▶ **Stated exercise**
Copy out all of the data below with no alterations.

====

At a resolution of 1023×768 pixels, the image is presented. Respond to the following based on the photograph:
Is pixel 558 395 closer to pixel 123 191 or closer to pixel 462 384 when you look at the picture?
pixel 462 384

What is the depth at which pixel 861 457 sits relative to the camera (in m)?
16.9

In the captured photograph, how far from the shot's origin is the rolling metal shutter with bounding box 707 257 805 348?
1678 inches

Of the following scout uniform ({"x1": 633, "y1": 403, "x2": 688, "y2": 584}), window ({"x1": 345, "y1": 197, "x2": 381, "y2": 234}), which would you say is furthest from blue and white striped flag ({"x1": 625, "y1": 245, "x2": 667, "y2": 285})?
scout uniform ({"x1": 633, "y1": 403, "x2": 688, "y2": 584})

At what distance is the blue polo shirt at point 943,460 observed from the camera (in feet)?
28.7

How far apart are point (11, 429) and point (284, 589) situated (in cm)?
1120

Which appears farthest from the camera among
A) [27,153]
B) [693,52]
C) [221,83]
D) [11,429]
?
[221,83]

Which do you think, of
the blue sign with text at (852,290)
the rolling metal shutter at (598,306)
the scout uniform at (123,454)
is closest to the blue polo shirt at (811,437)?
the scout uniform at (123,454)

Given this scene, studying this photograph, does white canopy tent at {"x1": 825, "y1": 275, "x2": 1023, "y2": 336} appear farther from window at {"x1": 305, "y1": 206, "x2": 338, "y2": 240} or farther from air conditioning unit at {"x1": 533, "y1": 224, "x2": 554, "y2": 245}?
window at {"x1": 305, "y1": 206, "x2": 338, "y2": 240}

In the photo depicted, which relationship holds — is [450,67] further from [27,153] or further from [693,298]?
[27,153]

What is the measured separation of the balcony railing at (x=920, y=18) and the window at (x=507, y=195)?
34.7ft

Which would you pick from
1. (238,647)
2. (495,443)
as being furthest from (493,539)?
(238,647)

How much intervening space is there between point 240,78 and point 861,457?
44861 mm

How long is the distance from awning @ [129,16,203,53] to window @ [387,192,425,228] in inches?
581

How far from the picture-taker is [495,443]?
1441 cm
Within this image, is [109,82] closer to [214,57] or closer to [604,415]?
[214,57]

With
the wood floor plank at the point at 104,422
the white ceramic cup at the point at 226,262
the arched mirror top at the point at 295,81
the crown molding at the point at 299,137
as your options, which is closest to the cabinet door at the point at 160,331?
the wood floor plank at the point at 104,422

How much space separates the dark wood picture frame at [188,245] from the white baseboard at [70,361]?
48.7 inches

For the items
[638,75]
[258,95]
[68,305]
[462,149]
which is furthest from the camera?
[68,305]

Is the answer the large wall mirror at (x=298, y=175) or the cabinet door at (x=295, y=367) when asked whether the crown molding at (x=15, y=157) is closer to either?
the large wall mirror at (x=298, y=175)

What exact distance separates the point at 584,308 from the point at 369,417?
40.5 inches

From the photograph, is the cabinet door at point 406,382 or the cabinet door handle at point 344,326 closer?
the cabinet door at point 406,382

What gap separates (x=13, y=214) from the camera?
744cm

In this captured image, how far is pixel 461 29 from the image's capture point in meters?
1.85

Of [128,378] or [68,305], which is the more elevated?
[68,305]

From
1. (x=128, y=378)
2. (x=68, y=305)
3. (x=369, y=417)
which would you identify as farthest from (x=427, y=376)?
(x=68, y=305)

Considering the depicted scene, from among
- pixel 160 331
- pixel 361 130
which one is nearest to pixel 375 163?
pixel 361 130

====

▶ **Final result**
At a resolution of 1023×768 pixels, the image is presented. Respond to the following based on the photograph:
Is pixel 558 395 closer to pixel 123 191 or closer to pixel 462 384 when you look at the picture?
pixel 462 384

What is the depth at which pixel 861 457 sits relative to the camera (in m)?
16.9

In the captured photograph, how far from the shot's origin is the rolling metal shutter with bounding box 707 257 805 348?
1678 inches

Of the following scout uniform ({"x1": 633, "y1": 403, "x2": 688, "y2": 584}), window ({"x1": 345, "y1": 197, "x2": 381, "y2": 234}), which would you say is furthest from blue and white striped flag ({"x1": 625, "y1": 245, "x2": 667, "y2": 285})?
scout uniform ({"x1": 633, "y1": 403, "x2": 688, "y2": 584})

At what distance is the blue polo shirt at point 943,460 observed from the camera (in feet)?
28.7

How far apart are point (11, 429) and point (284, 589) situated (in cm)?
1120

Which appears farthest from the camera among
A) [27,153]
B) [693,52]
C) [221,83]
D) [11,429]
?
[221,83]

Which do you think, of
the blue sign with text at (852,290)
the rolling metal shutter at (598,306)
the scout uniform at (123,454)
is closest to the blue polo shirt at (811,437)?
the scout uniform at (123,454)

Given this scene, studying this photograph, does white canopy tent at {"x1": 825, "y1": 275, "x2": 1023, "y2": 336} appear farther from window at {"x1": 305, "y1": 206, "x2": 338, "y2": 240} or farther from air conditioning unit at {"x1": 533, "y1": 224, "x2": 554, "y2": 245}?
window at {"x1": 305, "y1": 206, "x2": 338, "y2": 240}

In the photo depicted, which relationship holds — is [450,67] further from [27,153] or further from [693,298]?
[27,153]

What is the measured separation of the balcony railing at (x=920, y=18) and the window at (x=507, y=195)?
34.7ft

Which would you pick from
1. (238,647)
2. (495,443)
as being furthest from (493,539)?
(238,647)

How much intervening space is there between point 240,78 and point 861,457?
44861 mm

How long is the distance from awning @ [129,16,203,53] to window @ [387,192,425,228] in inches?
581

How far from the picture-taker is [495,443]?
1441 cm
Within this image, is [109,82] closer to [214,57] or closer to [604,415]?
[214,57]

With
the wood floor plank at the point at 104,422
the white ceramic cup at the point at 226,262
the arched mirror top at the point at 295,81
the crown molding at the point at 299,137
as your options, which is closest to the cabinet door at the point at 160,331?
the wood floor plank at the point at 104,422

How much space separates the dark wood picture frame at [188,245] from the white baseboard at [70,361]?
48.7 inches

For the items
[638,75]
[258,95]
[68,305]
[462,149]
which is furthest from the camera?
[68,305]

Is the answer the large wall mirror at (x=298, y=175) or the cabinet door at (x=295, y=367) when asked whether the crown molding at (x=15, y=157) is closer to either?
the large wall mirror at (x=298, y=175)

What exact distance separates the point at 584,308 from the point at 369,417?
40.5 inches

From the photograph, is the cabinet door at point 406,382 or the cabinet door handle at point 344,326 closer?
the cabinet door at point 406,382

What gap separates (x=13, y=214) from the camera?
744cm

In this captured image, how far is pixel 461 29 from the image's capture point in meters?
1.85

Of [128,378] or [68,305], which is the more elevated?
[68,305]

From
1. (x=128, y=378)
2. (x=68, y=305)
3. (x=369, y=417)
which would you identify as farthest from (x=427, y=376)?
(x=68, y=305)

Considering the depicted scene, from among
- pixel 160 331
- pixel 361 130
which one is nearest to pixel 375 163?
pixel 361 130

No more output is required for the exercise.